– Ведь правда, Вернон, ведь правда, ты все это сделал ради меня – ради нас…
Я чувствую, как в голове у моего маленького приятеля назревает – и взрывается – яркая вспышка, я вжимаю его в простыню и тру вдоль жилок скомканной тканью.
– Да-а, – вырывается у меня со стоном, – я сделал это ради тебя.
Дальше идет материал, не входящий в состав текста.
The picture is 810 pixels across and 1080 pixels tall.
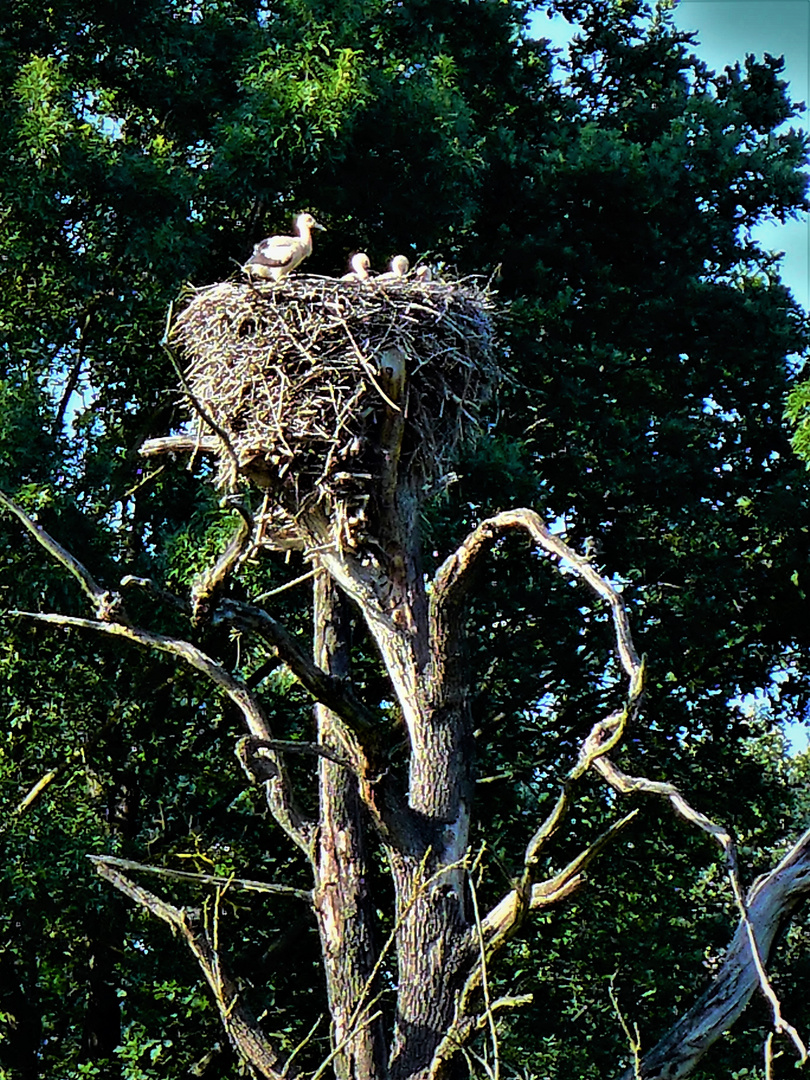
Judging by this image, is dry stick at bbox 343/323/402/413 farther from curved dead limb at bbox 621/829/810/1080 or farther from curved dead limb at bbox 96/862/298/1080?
curved dead limb at bbox 621/829/810/1080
Я продолжаю что-то шептать, но на меня снисходит новая реальность, гнетущая, как предчувствие гриппа. Как-то вдруг ее губы превращаются в резину, а свежий бриз – в сырые креветки и прогорклое, с металлическим привкусом, масло. Что-то не так. Она проворно перекатывается на край кровати. Она нагибается, и ее щелка ухмыляется мне сквозь влажный шелк – в последний раз. Я понимаю, что видел Тейлор Фигероа в последний раз. Мой мир расплывается лужицей у меня под животом, извергается реактивной струей, как будто клубок ужаленных змей протянули сквозь их же собственные пасти. И – тишина. И только медленно дышит медленно-ленивый океан, и на лице у меня остывают капельки пота с запахом карри и розового дерева. Тейлор натягивает шорты, подвязывает сандалии, встряхивает перед зеркалом роскошной гривой волос.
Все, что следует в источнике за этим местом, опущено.